What the task asks: Return, word for word, the part of the Lyndale School transcript between "CLLR PHIL DAVIES" and "School and that.", inclusive.

Passage:
============================================================
My report sets out how a number of meetings with all representative bodies including meetings with parents and carers of … where a number of questions have been raised. The minutes and results of some questions will be sent to all parent carers next week. There is a commitment to work with the school to ensure full up to date needs assessment on each child as soon as possible which will help determine how children’s needs can be met which is very much a sustainable way forward. Should the decision be made tonight to proceed to consultation, a full schedule of consultation events will take place and they’ll be published.

In summary, I want to conclude by saying that considering the closure of a school is difficult and distressing particularly when children have such special needs as the Lyndale School does. It’s clearly important that Lyndale is a place at the centre of our concerns and that the special educational needs assessment improvement test is applied with rigour.

The test requires any future plans to demonstrate our children will maintain the quality of current provision and indeed improve upon it. I recommend that Cabinet agree to consult on closure of the Lyndale School and that I’m authorised to compile and produce the appropriate documentation to start the consultation as soon as is practically possible. Thank you.

CLLR PHIL DAVIES
Thanks Julia very much. OK, so I’m now going to ask Tony Smith whose the Cabinet Member for Childrens Services to make some comments.

CLLR TONY SMITH
OK, thanks for that Chair. Thanks very much Dawn for that. Dawn can I first of all say that I certainly will come round with you and meet with the staff and parents at Lyndale and if necessary spend as many days as possible in the school and can I also make this clear? This is a consultation, the officers have already formed a view on Lyndale School and that.

Having worked in that area I do know the concerns of parents and the environment looking at the school at Lyndale and that. I’m also very conscious that it has been an outstanding service to the Authority. You’ve always had good or outstanding OFSTED reports and that and over the last sort of six or seven years the numbers have been falling in the school and that has to be a bit of a problem and that but I do want to make this very, very clear that with regarding how open and transparent the process is.

If you do need any questions answered, if you do need any officer support I will ensure that you know that that is available and you know anyway that will be allowed like that. No options are out at this stage, I’ll make that clear as well. Even if the options are not in the papers that have been put forward, if people have other options then we will certainly listen to those options as well and that.

We are very lucky I have to say in this Authority to have outstanding special schools. It’s not often the case in local authorities that that happens and that. Whether it’s Lyndale or Elleray or Stanley or the other special schools we do really, really well in the Authority. So we do put our children in special educational needs with a high priority and I want to ensure that continues that way.

If there was any change and I don’t know whether there that would be enough … We will listen to the cuts consultation and that we are happy to say that we do have other outstanding schools and that.

So I don’t want to say much more than that really. I will come round into the school with some other Cabinet Members, they need to come round and making sure that happens as well. If you need help and support from the Authority, if you’ve got any question you want to ask or anything you feel you has to go in then we certainly would support that.
============================================================
Recorded information:

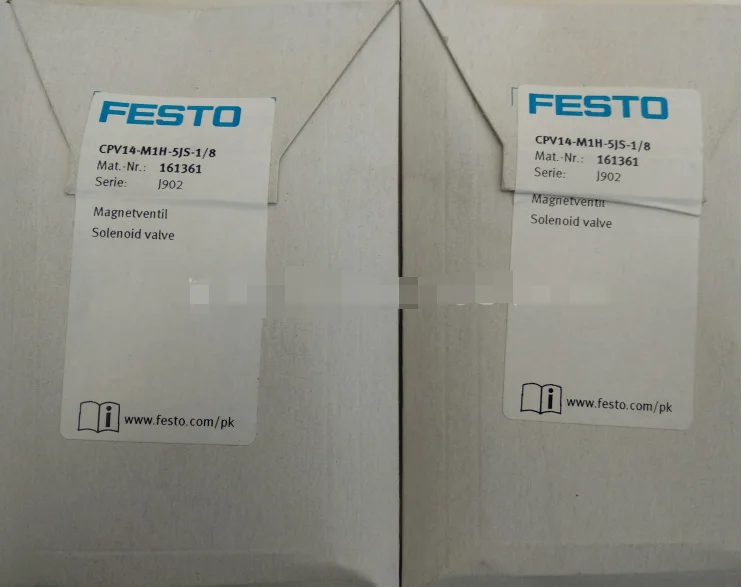 festo-150-855-datasheet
============================================================
Worked solution:
CLLR PHIL DAVIES
Thanks Julia very much. OK, so I’m now going to ask Tony Smith whose the Cabinet Member for Childrens Services to make some comments.

CLLR TONY SMITH
OK, thanks for that Chair. Thanks very much Dawn for that. Dawn can I first of all say that I certainly will come round with you and meet with the staff and parents at Lyndale and if necessary spend as many days as possible in the school and can I also make this clear? This is a consultation, the officers have already formed a view on Lyndale School and that.